K92 Mining (TSX: KNT) announced on Wednesday it has entered into two separate credit facilities with Trafigura that replace and expand on its September 2023 loan from the commodity trader.
The base amount of the loan facility has increased from $100 million to $120 million, with an accordion feature to increase the maximum amount to $150 million. The conditions precedent for advance of the first $100 million facility have been satisfied, while the condition for the remaining $20 million is expected to be satisfied later this month.
The new facilities, according to K92, would further bolster its strong financial position. As of the end of Q1 2024, the miner, which operates the Kainantu mine in Papua New Guinea, had $73.4 million in cash and treasury bills and no debt.
In addition to the credit facilities, the parties have signed a new offtake agreement, under which Trafigura will buy 100% of K92 PNG’s copper/gold concentrates produced at Kainantu. The new deal again replaces a September 2023 agreement between the parties, which did not come into effect.

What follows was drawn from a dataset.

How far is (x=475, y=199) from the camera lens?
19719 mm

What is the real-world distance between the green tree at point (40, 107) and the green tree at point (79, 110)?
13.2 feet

The upsized loan, said K92 CEO John Lewins, is “an important financial de-risking milestone” for delivering the Stage 3 and 4 expansions of the Kainantu gold mine and transforming the company into a Tier 1 mid-tier producer.
The Kainantu operation — with a current capacity of 500,000 tonnes per annum (tpa)– is targeted for two more expansions that would see its capacity rise to 1.7 million tpa and mine life extended to 11 years at the final stage.
Annual production from Stages 3 and 4 is expected to reach 290,000 oz. and 470,000 oz. of gold-equivalent respectively, effectively placing K92 on track for Tier 1 production.